■ Set of tasks ■
• A. Condense the paragraph that begins "For a one line introduction" in the blog post about Zeilberger's opinions into a shorter version that keeps its main facts.
• B. Carry the blog post about Zeilberger's opinions forward from its final sentence.

■ Excerpted text ■
I presume that a lot of people who drop by this blog are familiar with Doron Zeilberger‘s opinions already. Even though a lot of people who know me personally get linked frequently to some or the other opinions of Zeilberger, I thought it would be a good idea to blog about them in any case, for I believe more people should know about them, even if the number is not high enough.

For a one line introduction, Doron Zeilberger is a noted Israeli mathematician who is presently a professor at Rutgers. He maintains a “blog” which has the title “Dr. Z’s Opinions” in which there are an assortment of views on topics broadly related to Mathematics. Zeilberger certainly has a flair for writing and oftentimes makes hard-hitting points which might outrage many (his latest writing on Turing for example is sure to make many people shake their heads in disagreement – me included) which usually could be seen as chipping away at commonly held opinions. All the interestingness about his opinions aside, his sense of humour makes them entertaining in any case. Even if one disagrees with them I would highly recommend them as long as one exercises some discretion in sifting through these Indiscrete Thoughts.

I found his opinions many years ago while searching for something witty about weekly colloquiums which I could send to some of my colleagues who somehow took pride in not going for them. Skipping colloquiums is a habit that I have not understood well. He wrote the following about it (Opinion 20):

Socrates said that one should always marry. If your spouse would turn out to be nice, then you’ll be a happy person. If your spouse would turn out to be a bitch/bastard, then you’ll become a philosopher.

The same thing can be said about the weekly colloquium. If the speaker is good, you’ll learn something new and interesting, usually outside your field. If the speaker is bad, you’ll feel that you have accomplished something painful, like fasting, or running a marathon, so while you may suffer during the talk, you’ll feel much better after it.

What prompted me to blog about his “blog” was a recent opinion of his. Some months ago when Endre Szemeredi won the Abel Prize, I got very excited, almost like a school boy and the next morning I went to the college library to see what the national dailies had to say about the achievement. To my surprise and dismay none of the dailies seem to have noticed it at all! Three or four days after that the New York Times carried a full page advertisement by Rutgers University having a great photo of Szemeredi, however that doesn’t count as news. I was delighted to see that Doron Zeilberger noticed this too and wrote about it (see his 122nd Opinion)

Let me conclude by wishing Endre, “the computer science professor who never touched a computer”, many more beautiful and deep theorems, and console him (and us) that in a hundred years, and definitely in a thousand years, he would be remembered much more than any contemporary sports or movie star, and probably more than any living Nobel prize winner.

■ Material provided ■
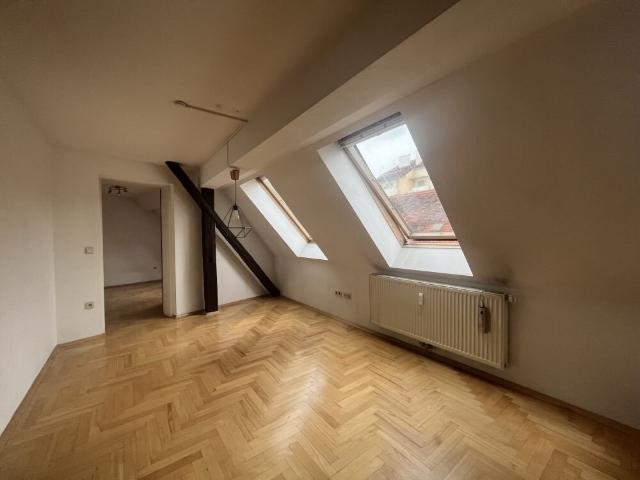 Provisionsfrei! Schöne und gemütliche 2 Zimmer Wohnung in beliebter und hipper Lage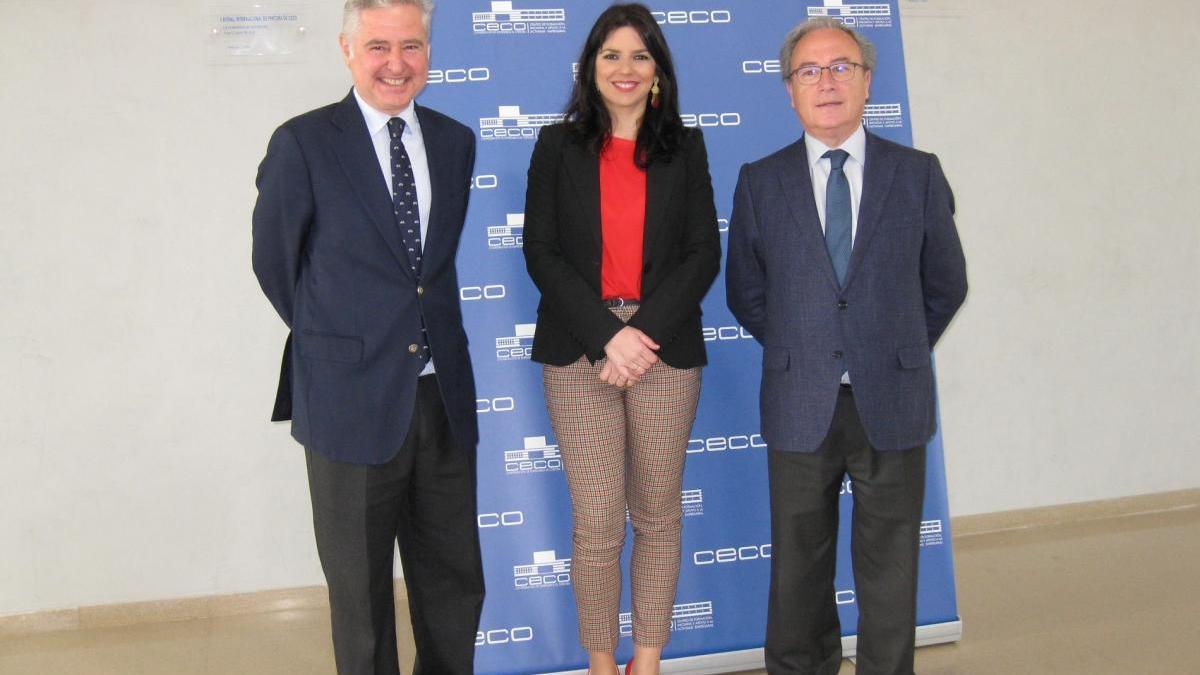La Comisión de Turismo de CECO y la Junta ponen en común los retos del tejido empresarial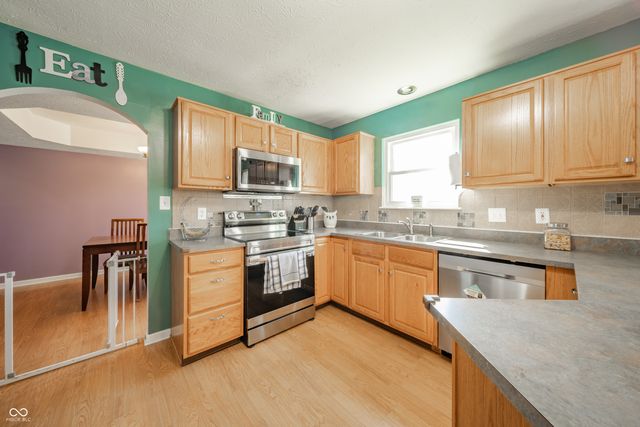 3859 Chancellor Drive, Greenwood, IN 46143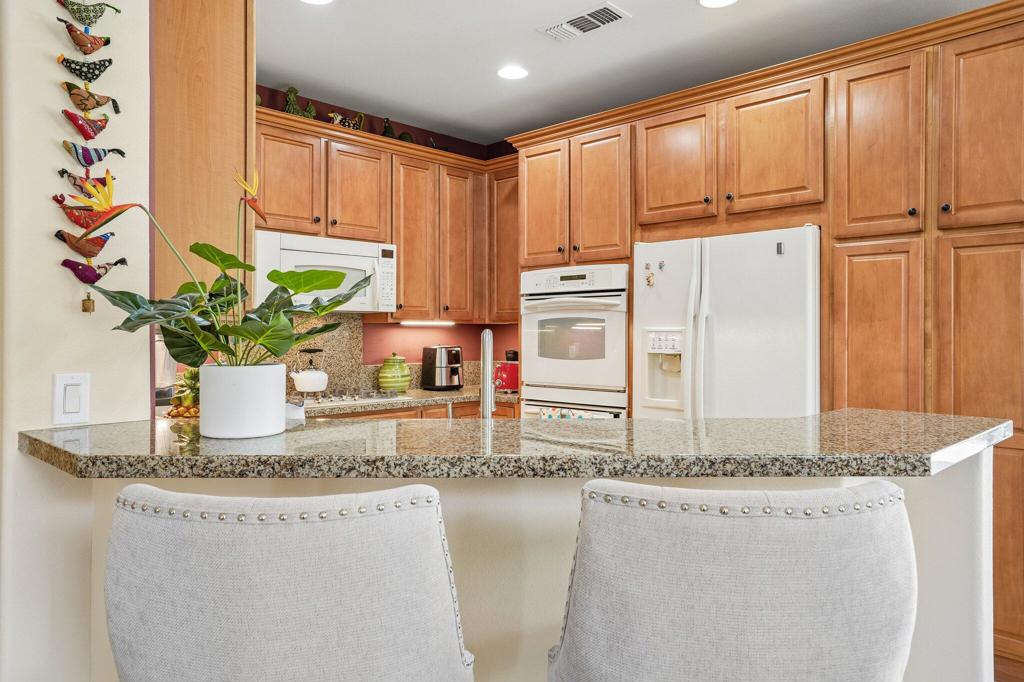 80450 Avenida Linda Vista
...
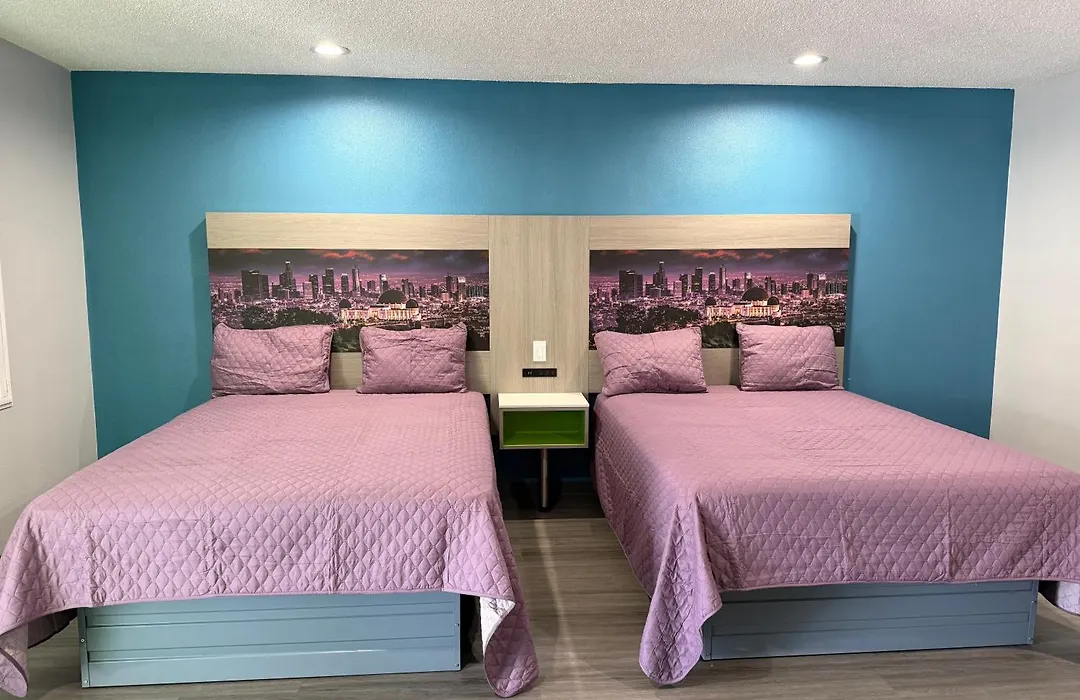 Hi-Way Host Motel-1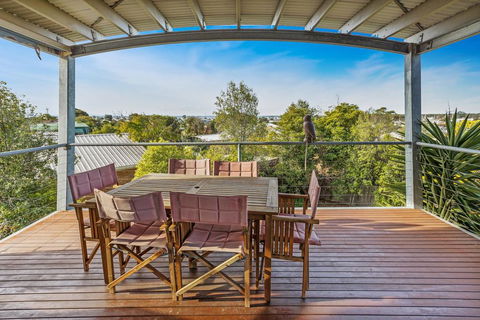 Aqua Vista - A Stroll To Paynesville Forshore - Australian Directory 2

■ Answers below ■
• A. Doron Zeilberger, a noted Israeli mathematician and professor at Rutgers, keeps a "blog" titled "Dr. Z's Opinions" with views on topics broadly related to mathematics. He writes with flair and often makes hard-hitting points that may outrage many and chip away at commonly held opinions. His latest piece on Turing is one the writer also disagrees with. His humor makes the opinions entertaining regardless. The writer highly recommends them, even to readers who disagree, as long as they use some discretion.

• B.
One of my all time favourite opinions of his is Opinion 62, which compares the opposing styles of genius of two men I have had the highest respect for – Israel Gelfand and Alexander Grothendieck. I often send it to people who I think are highly scientifically talented but somehow waste time in expending energy in useless causes than trying to do science (especially if one doesn’t have an intellect comparable to some fraction of Grothendieck’s)! I take the liberty of reproducing the entire opinion here –

I just finished reading Allyn Jackson’s fascinating two-part article about the great mathematical genius Alexandre Grothendieck (that appeared in the Notices of the Amer. Math. Soc.) , and Pierre Cartier’s extremely moving and deep essay `Une pays dont on ne conaitrait que le nom: Le “motifs” de Grothendieck’. (that appeared in the very interesting collection “Le Reel en mathematiques”, edited by P. Cartier and Nathalie Charraud, and that represents the proceedings of a conference about psychoanalysis and math).

In Pierre Cartier’s article, in addition to an attempt at a penetrating “psychoanalysis” he also gives a very lucid non-technical summary of Grothendieck’s mathematical contributions. From this it is clear that one of the greatest giants on whose shoulders Grothendieck stood was Israel Gelfand, whom I am very fortunate to know personally (I am one of the few (too few!) regulars that attend his weekly seminar at Rutgers). I couldn’t help notice the great contrast between these two Giants, and their opposing styles of Genius.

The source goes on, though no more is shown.